The Cannabis Compassion and Care Act (House Bill 2198 and Senate Bill 9) is designed to provide protection for patients, caregivers and physicians from penalties surrounding medical cannabis, and to create safe access points, or compassion centers, for patients to obtain medication.
The measures would also establish a “compassion board” under the Department of Health and Environment, as well as a patient/caregiver registry, complete with I.D. cards.
The bill reads as such:
A qualifying patient who has been issued and possesses a registry identification card shall not be subject to arrest, prosecution or penalty in any manner, or denied any right or privilege, including, but not limited to, civil penalty or disciplinary action by a court or occupational or professional licensing board or bureau, for the medical use of cannabis in accordance with this act, provided that the qualifying patient possesses an amount of cannabis that does not exceed 12 cannabis plants and six ounces of usable cannabis.
Patients may also have up to 12 seedlings, which won’t count towards their plant/possession limits. The same rules apply for caregivers, who may assist up to 5 qualified patients. The measures define a qualifying patient as “a person who has been diagnosed by a practitioner as having a debilitating medical condition.” Qualifying medical conditions are listed as:
Cancer, glaucoma, positive status for human immunodeficiency virus, acquired immune deficiency syndrome, hepatitis C, amyotrophic lateral sclerosis, Crohn’s disease, agitation of Alzheimer’s disease, nail patella, migraine, inflammatory bowel disease, arthritis, lupus, spinal disorders, post traumatic stress disorder, depression, and conditions for which cannabis has been found to be beneficial or the treatment of these conditions;
A chronic or debilitating disease or medical condition or its treatment that produces one or more of the following: Cachexia or wasting syndrome; severe pain; severe nausea; seizures, including, but not limited to, those characteristic of epilepsy or severe and persistent muscle spasms, including, but not limited to, those characteristic of multiple sclerosis.

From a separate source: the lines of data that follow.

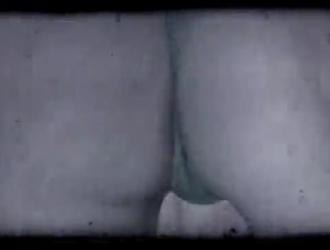 افلام سكس نيك محرم يقزف لبن في كس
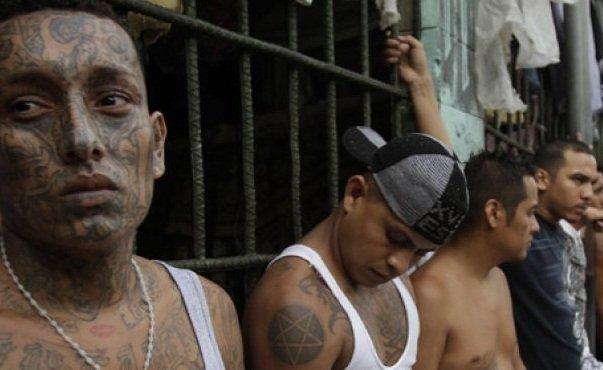 نسبة القتل في السلفادور ترتفع بنسبة 70 بالمئة في 2015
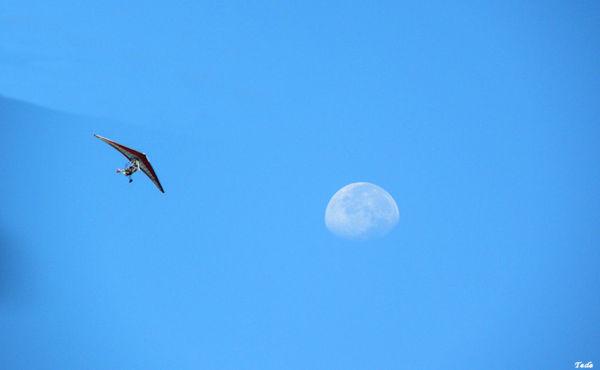 La lune et l'ULM
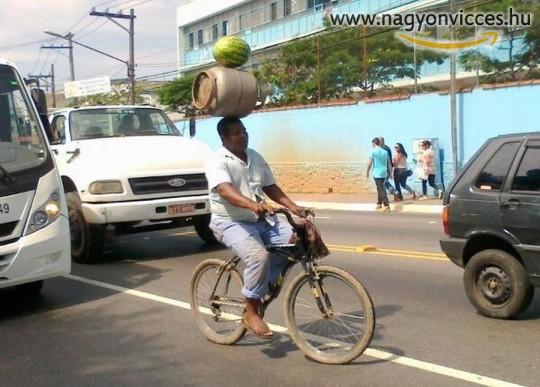 Ügyes biciklis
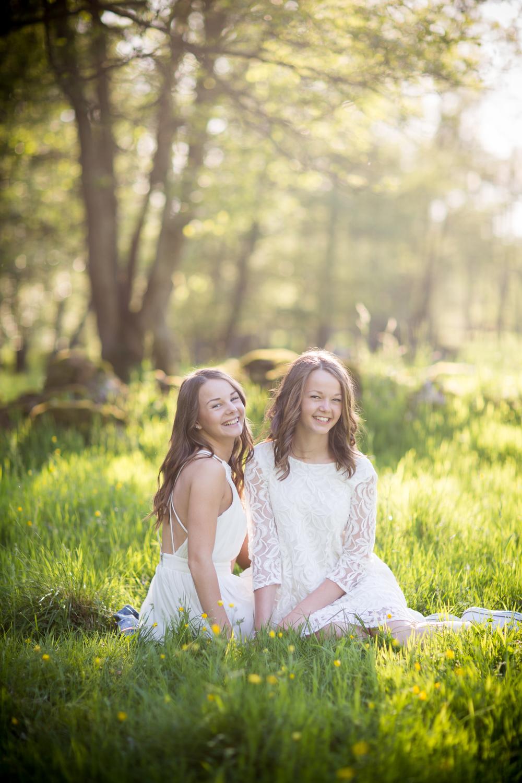 Emelie & Julia-204.jpg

The measures also establish protections for patients from discriminatory practices, a cautionary step many medical cannabis measures miss:
(1) No school or landlord may refuse to enroll or lease to, or otherwise penalize, a person solely for such person’s status as a registered qualifying patient or a registered designated caregiver, unless failing to do so would put the school or landlord in violation of federal law or regulations. (2) For the purposes of medical care, including organ transplants, a registered qualifying patient’s authorized use of cannabis in accordance with this act shall be considered the equivalent of the authorized use of any other medication used at the direction of a physician, and shall not constitute the use of an illicit substance. (3) Unless a failure to do so would put an employer in violation of federal law or federal regulations, an employer may not discriminate against a person in hiring, termination or any term or condition of employment, or otherwise penalize a person, if the discrimination is based upon either of the following: (A) The person’s status as a registered qualifying patient or registered designated caregiver; or (B) a registered qualifying patient’s positive drug test for cannabis components or metabolites, unless the patient used, possessed or was impaired by cannabis on the premises of the place of employment or during the hours of employment. (g) A person shall not be denied custody of, visitation or parenting time with a minor and there shall be no presumption of neglect or child endangerment for conduct allowed under this act, unless the person’s behavior is such that it creates an unreasonable danger to the safety of the minor as established by clear and convincing evidence.
A provision was also included to restrict authorities from cooperating with any federal interference of patients’ rights:
Where a state-funded or locally-funded law enforcement agency encounters an individual who, during the course of the investigation, credibly asserts that such individual is a registered cardholder or an entity whose personnel credibly assert that it is a compassion center, the law enforcement agency shall not provide any information from any cannabis-related investigation of the person to any law enforcement authority that does not recognize the protection of this act.
If passed, the compassion board established in this measure will have 90 days to establish recommendations for regulations, and to determine requirements for those wishing to apply for patient or compassion center status. The bills state that:
If at any time after the 110 days following the effective date of this act, the department is not accepting applications, including if it has not created rules and regulations allowing qualifying patients to submit applications, a notarized statement by a qualifying patient containing the information required in an application, pursuant to subsection (a) of section 7, and amendments thereto, together with a written certification shall be deemed a valid registry identification card.